Is there a way to speed up matrix calculations by Parallel Computing Toolbox?

Question

0 votes

For example, I have the following matrix calculation:

for j = 1: 1000000
    O(i,i,j) =  M(i,i).* N(i,i).* J(i,i);
end

where i is, say, 200. To speed up the calculation, can I take the advantage of Parallel Computing Toolbox? I have three macbooks, can I connect them together to execute the above codes together in an parallel way? Many thanks

2 Comments
Show None Hide None

Kyle on 3 Oct 2013

Open in MATLAB Online

Thank you for your suggestions, Matt J and Walter Roberson. I think I need to detail my question. I was actually going to convert my codes to a parallel version running on multiple computers so that the the efficiency could be dramatically enhanced.

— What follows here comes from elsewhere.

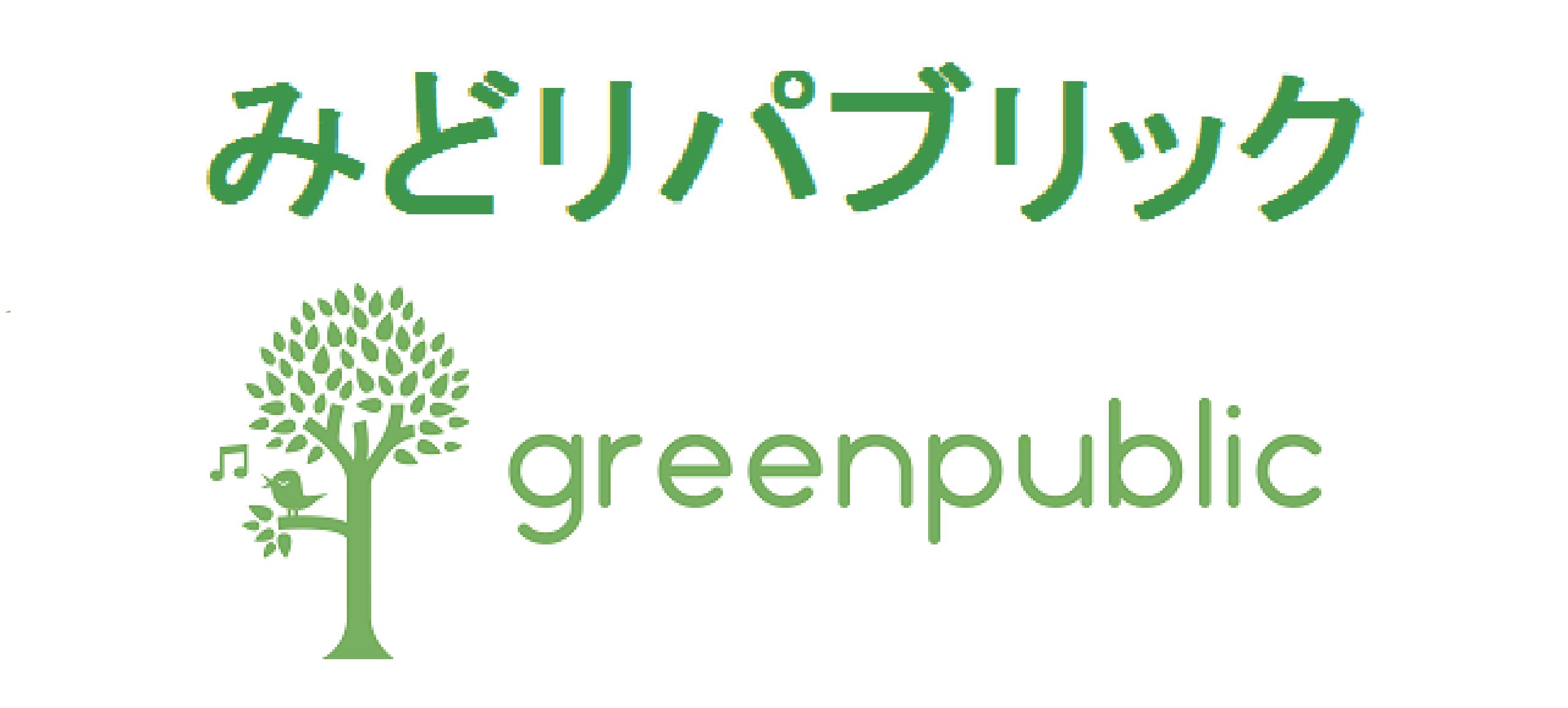 綠色共和國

My codes are about solving a pair of differential equations (the Brusselator model), in other words, 2D gird-simulation in high resolution.

    % Simulate 2D Brusselator model by Euler algorithm
    clear;clc;close all
    a = 5;
    b = 19;
    Dx = 5;
    Dy = 40;
    time_end = 150;    % length of simulation, in sec
    %%dimensions for the full-resolution grid
    [Nx Ny] = deal(60);  % no. of sampling points along each axis
    [Lx Ly] = deal(60);        % square cortex (cm)
    [dx dy] = deal(Lx/Nx, Ly/Ny);  % spatial resolution (cm)
    %%time resolution and time-base
    dt = 1*1e-3;      % Nx = Ny =  60; D2 = 1.0 cm^2   
    Nsteps = round(time_end/dt)
    %%3x3 Laplacian matrix (used in grid convolution calculations)
    Laplacian = [0 1 0; 1 -4 1; 0 1 0];
    %%set up storage vectors and grids
    [U_grid  V_grid]               = deal(0.001*randn(Nx, Ny));
    % save UV_inis U_grid  V_grid
    U0 = a; V0 = b/a;
    % initialize the grids at steady-state values
    [U_grid  V_grid]             = deal(U0 + U_grid, V0 + V_grid);
    % diffusion multipliers (depend on step size)
    Dx = Dx/dx^2;
    Dy = Dy/dx^2;
    %%Simulation
    stride2 = 100;          % iterations per screen update
    time = [0:Nsteps-1]'*dt;  % timebase
    ii = 1;
    for i = 1: Nsteps
        i
        U_grid = U_grid + dt*(a-(b+1)*U_grid + U_grid.^2.*V_grid + ...
            Dx*convolve2(U_grid, Laplacian, 'wrap')); 
        V_grid = V_grid + dt*(b*U_grid - U_grid.^2.*V_grid + ...
            Dy*convolve2(V_grid, Laplacian, 'wrap'));
        if (mod(i, stride2) == 1 || i == Nsteps)        
            mesh(x, y, U_grid);
            drawnow;
            U_save(:,:, ii) = U_grid;
            ii = ii + 1;
        end
    end

In the codes, "U_save" is the final results I want to have. If the "Nx" and "Ny" are set to 300, meaning high resolution, the computing speed will be very slow.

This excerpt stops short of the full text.